Actually, any halfway decent firewall allows you to permit certain ICMP type codes while rejecting others. Not a perfect solution, but, for the most part, there aren't a lot of fragmentation-needed exploits running around. (In fact, I'm hard pressed to imagine how a Frag needed packet for an invalid session could do much of anything). Owen --On Wednesday, December 3, 2003 5:12 PM -0500 Sean Donelan <sean@donelan.com> wrote:
You could drop ICMP packets at your firewall if the firewalls properly implemented stateful inspection of ICMP packets. The problem is few firewalls include ICMP responses in their statefull analysis. So you are left with two bad choices, permit "all" ICMP packets or deny "all" ICMP packets.
-- If it wasn't crypto-signed, it probably didn't come from me.
On Wed, 03 Dec 2003 15:57:37 PST, Owen DeLong <owen@delong.com> said:
around. (In fact, I'm hard pressed to imagine how a Frag needed packet for an invalid session could do much of anything).
You can use a forged 'frag needed' to stomp an existing connection of the victim's down to 64 byte MTU or similar silliness, but other than sheer "it's a packet" DDoS effects, I can't think of a malicious use for one for an invalid session either....
--On Wednesday, December 3, 2003 10:53 PM -0500 Valdis.Kletnieks@vt.edu wrote:
On Wed, 03 Dec 2003 15:57:37 PST, Owen DeLong <owen@delong.com> said:
around. (In fact, I'm hard pressed to imagine how a Frag needed packet for an invalid session could do much of anything).

**Direction A**
Put the entries from the line containing "What length separates" through the end of the entries into a Markdown table with the columns n and Line. Number each row and leave out blank lines.
**Direction B**
Continue the mailing list exchange about filtering ICMP at firewalls from the point where it stops.
The text and the entries come from separate sources.

Data extracted from a collection
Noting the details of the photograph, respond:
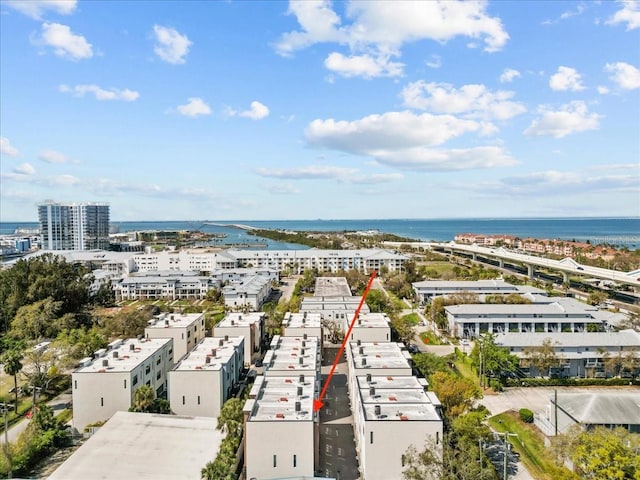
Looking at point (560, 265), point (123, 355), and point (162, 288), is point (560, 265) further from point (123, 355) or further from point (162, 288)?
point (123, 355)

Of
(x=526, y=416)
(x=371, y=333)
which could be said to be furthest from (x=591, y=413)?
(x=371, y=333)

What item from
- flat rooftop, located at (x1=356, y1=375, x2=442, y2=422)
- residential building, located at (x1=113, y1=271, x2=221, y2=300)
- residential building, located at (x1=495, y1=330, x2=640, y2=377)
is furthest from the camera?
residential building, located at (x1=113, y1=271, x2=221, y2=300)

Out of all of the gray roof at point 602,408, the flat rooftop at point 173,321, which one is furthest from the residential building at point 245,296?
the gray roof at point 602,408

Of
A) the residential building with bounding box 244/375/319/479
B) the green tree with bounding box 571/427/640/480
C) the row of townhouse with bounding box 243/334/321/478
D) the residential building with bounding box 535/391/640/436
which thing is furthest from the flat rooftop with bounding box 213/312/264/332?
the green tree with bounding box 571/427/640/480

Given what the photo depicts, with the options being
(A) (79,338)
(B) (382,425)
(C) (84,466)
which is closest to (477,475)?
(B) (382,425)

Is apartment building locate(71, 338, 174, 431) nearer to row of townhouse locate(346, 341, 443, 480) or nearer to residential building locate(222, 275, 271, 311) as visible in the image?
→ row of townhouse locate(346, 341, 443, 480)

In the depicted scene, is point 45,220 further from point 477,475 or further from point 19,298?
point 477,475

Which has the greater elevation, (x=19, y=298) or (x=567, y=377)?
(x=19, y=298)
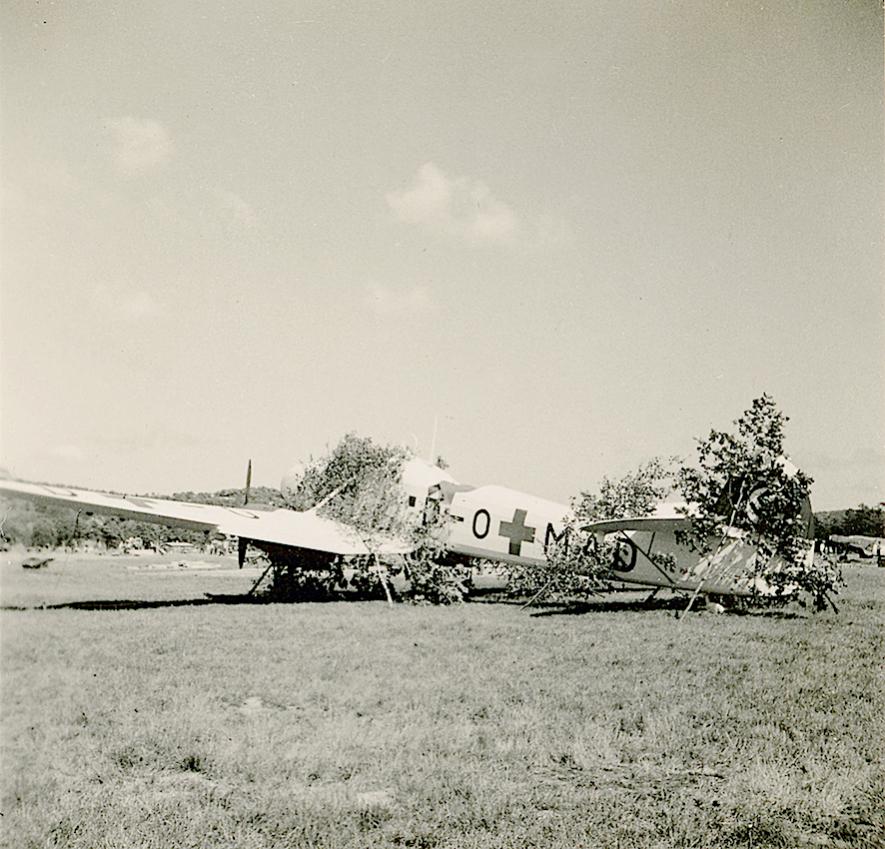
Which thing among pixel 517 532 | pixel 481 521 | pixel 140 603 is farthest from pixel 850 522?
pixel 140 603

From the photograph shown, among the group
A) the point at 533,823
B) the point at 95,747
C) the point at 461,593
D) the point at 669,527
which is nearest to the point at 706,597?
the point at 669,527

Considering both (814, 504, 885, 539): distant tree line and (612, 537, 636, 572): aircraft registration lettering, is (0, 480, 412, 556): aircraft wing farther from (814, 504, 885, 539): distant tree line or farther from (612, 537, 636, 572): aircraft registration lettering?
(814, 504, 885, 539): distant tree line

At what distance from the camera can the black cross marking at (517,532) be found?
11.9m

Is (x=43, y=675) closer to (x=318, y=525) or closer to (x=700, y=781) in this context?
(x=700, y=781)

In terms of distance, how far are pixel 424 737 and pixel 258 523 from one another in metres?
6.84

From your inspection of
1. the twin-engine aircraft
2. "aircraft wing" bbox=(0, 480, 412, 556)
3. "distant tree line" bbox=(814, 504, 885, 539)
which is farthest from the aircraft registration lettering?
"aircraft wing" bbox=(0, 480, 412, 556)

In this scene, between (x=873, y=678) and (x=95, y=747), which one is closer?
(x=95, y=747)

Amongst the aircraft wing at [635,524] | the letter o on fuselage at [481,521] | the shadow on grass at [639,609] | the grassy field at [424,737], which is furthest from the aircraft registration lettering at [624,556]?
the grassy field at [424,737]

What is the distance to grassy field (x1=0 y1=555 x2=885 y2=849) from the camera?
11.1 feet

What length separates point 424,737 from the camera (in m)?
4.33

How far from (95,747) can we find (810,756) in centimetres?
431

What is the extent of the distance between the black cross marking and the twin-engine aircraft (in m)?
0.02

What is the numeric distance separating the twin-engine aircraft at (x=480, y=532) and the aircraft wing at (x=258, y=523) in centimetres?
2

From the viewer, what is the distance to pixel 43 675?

**Written answer A**
| n | Line |
|---|---|
| 1 | What length separates point 424,737 from the camera (in m)? |
| 2 | 4.33 |
| 3 | How far from (95,747) can we find (810,756) in centimetres? |
| 4 | 431 |
| 5 | What is the extent of the distance between the black cross marking and the twin-engine aircraft (in m)? |
| 6 | 0.02 |
| 7 | What is the numeric distance separating the twin-engine aircraft at (x=480, y=532) and the aircraft wing at (x=258, y=523) in centimetres? |
| 8 | 2 |
| 9 | From the viewer, what is the distance to pixel 43 675? |

**Written answer B**
You can use a forged 'frag needed' to stomp an existing connection of the victim's down to 64 byte MTU or similar silliness, but other than sheer "it's a packet" DDoS effects, I can't think of a malicious use for one for an invalid session either....
Agreed. However, the former pretty much requires knowledge, a lot of packets, or a really lucky set of guesses. Owen -- If it wasn't crypto-signed, it probably didn't come from me.
there are expert modes where you can apply the name source destination protocol time comments. rank state action track for more stabilized dedicated connections I am certain there are more depending on the vender -Henry Sean Donelan <sean@donelan.com> wrote: You could drop ICMP packets at your firewall if the firewalls properly implemented stateful inspection of ICMP packets. The problem is few firewalls include ICMP responses in their statefull analysis. So you are left with two bad choices, permit "all" ICMP packets or deny "all" ICMP packets.
On Wednesday, 2003-12-03 at 09:38 PST, David Sinn <dsinn@dsinn.com> wrote:
Given the nastiness of ICMP DDoS attacks of late, it might be better to hit the server and client admin's with the clue bat about not using PMTU discovery (which also extends to the writers of the App's and OS's).
This idea that some protocol has been used for some form of attack means that we should for now and evermore block that protocol leads clearly to a network with all protocols blocked. No, I don't buy the argument that icmp (at least most forms of it) should be blocked.
Frag. is in the fast path of just about every current version of brand C code, so giving the tunneling folks the OK to frag the packet might be preferred to forcing them to mess about with alternate options.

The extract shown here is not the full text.